Still, Kansans can take comfort in knowing that their state is not the worst of the worst when it comes to tax policy (cue Illinois, center stage). Media coverage of the Kansas tax experiment has become part of of an ongoing game that attempts to blame the other side for every problem under the sun, while denying any criticism of your own camp. In doing so, the nuance and complexity of tax policy is lost. Many news outlets seem far more interested in pushing narratives of Republican failures than using the state to highlight the fiscal problems practically every state is experiencing.
Plenty of other states are barreling towards fiscal insolvency through the tried and true "tax and spend like there's no tomorrow" method (quite the opposite of suffering the consequences of some "trickle-down" tax experiment). Of course, to label California's fiscal mess, for example, as solely the product of liberal policy failures would also be disingenuous; the state's past Republican governors and awful initiative system have played a role. Yet the same people who try to pin Kansas' problems on conservative fiscal policy would have you believe that places like California, in worse shape than Kansas, are doing just fine—thriving even.
Liberals have, however, made one criticism that the failure of the Kansas experiment seemed to verify: tax cuts do not necessarily pay for themselves.
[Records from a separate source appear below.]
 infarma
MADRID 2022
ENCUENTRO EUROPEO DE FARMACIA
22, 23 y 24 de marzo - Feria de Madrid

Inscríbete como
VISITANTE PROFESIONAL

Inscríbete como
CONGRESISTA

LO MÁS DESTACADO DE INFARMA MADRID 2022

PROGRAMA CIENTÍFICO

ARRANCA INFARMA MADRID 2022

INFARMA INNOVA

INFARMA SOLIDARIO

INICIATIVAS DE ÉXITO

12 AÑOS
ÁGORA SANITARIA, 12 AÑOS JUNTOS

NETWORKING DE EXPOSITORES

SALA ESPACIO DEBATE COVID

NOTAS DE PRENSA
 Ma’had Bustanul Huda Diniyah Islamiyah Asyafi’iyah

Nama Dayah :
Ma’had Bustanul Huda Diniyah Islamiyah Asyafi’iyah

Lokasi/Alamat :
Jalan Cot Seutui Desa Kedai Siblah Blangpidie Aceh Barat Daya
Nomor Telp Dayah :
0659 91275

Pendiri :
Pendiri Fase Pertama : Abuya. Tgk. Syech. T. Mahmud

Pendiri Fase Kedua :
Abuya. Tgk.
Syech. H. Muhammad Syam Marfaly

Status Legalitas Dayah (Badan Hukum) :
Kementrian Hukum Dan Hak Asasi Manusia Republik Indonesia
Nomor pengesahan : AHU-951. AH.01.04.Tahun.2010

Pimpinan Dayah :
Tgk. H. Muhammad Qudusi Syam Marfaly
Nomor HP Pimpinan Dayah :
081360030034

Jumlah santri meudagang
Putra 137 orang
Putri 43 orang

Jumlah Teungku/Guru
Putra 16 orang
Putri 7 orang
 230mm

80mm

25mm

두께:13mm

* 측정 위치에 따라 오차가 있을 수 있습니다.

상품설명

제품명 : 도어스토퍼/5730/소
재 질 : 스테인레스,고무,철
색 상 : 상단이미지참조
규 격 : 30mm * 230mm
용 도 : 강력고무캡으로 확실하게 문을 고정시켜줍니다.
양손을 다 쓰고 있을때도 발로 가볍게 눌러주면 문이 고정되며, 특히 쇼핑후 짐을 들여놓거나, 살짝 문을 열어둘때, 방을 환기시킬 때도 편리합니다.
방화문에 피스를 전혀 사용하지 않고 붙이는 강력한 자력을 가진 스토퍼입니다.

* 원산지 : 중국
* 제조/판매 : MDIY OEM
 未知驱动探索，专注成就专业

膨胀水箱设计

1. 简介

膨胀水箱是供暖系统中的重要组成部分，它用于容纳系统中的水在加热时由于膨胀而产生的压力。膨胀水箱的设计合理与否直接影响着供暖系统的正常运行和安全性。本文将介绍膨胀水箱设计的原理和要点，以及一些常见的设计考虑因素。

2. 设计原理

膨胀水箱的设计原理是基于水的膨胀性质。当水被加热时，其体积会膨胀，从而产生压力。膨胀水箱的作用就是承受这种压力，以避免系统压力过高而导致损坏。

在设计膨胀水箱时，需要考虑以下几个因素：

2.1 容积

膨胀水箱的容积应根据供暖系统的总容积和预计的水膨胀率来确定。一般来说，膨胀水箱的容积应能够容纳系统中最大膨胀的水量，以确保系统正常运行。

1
Fiscal conservatives, libertarians, and anyone else who might be tempted by the ideas of people like Arthur Laffer, who advised Brownback on the tax plan, and tax reform advocate Grover Norquist (who originally supported the experiment) might want to look at these ideas a bit more skeptically. Laffer and Norquist may have the right idea when it comes to lowering rates to spur economic growth, but lower taxes by themselves are not a cure-all for a state's woes. Excessive regulation, budget insolvency, corruption, older demographics, and a whole host of other issues can slow down economic growth even in the presence of a low-tax environment. If government is already small and efficient, lower taxes (and by extension lower revenue) may stop it from getting much bigger, but anyone who thinks starving bloated government of revenue will decrease spending is kidding themselves.
Politicians, both at the state and federal level, have long found ways to kick the can down the road with creative accounting that temporarily patches over problems, while ratcheting up long-term debt obligations. Kansas is no exception.
With states from coast-to-coast, both red and blue, marching towards fiscal insolvency, it seems rather pointless to observe Kansas' failures and proclaim "Look! Republicans can be fiscally irresponsible too!" Indeed they can.
Rather than assigning blame, then, let's focus on fixing the problem. Paying lip service to fiscal responsibility is not enough. Cutting taxes is easy. Cutting spending is a necessary, and far more difficult, prospect.
If Kansas is a harbinger for things to come under Republican budget-makers, perhaps no one should hold their breath.